_Material to process_.
=== Section Start ===

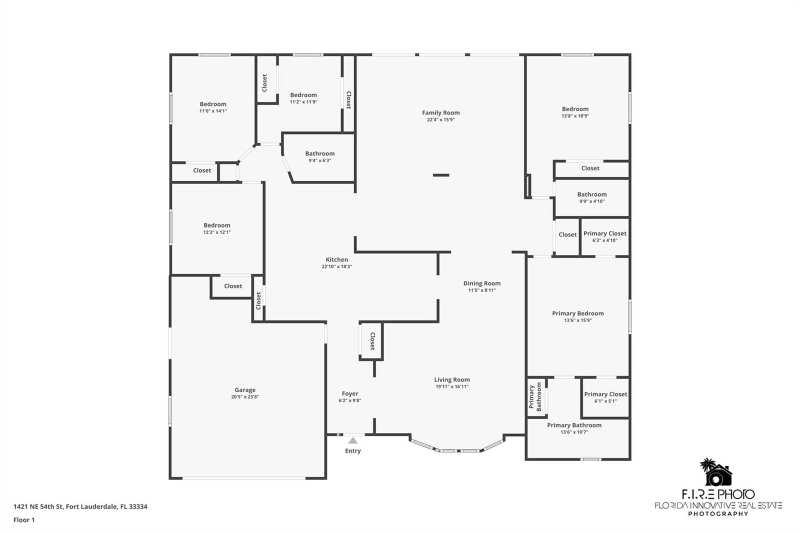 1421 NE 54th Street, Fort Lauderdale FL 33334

=== Section End ===
=== Section Start ===

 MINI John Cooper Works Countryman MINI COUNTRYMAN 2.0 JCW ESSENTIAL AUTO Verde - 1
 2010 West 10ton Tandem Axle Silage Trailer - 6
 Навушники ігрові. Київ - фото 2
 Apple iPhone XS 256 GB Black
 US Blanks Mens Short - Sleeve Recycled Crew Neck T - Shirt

=== Section End ===

_Problem details_.
Look above for the line that contains "2010 West 10ton". Starting there, transcribe every line exactly until you have copied the line that contains "US Blanks Mens".

_Worked solution_.
 2010 West 10ton Tandem Axle Silage Trailer - 6
 Навушники ігрові. Київ - фото 2
 Apple iPhone XS 256 GB Black
 US Blanks Mens Short - Sleeve Recycled Crew Neck T - Shirt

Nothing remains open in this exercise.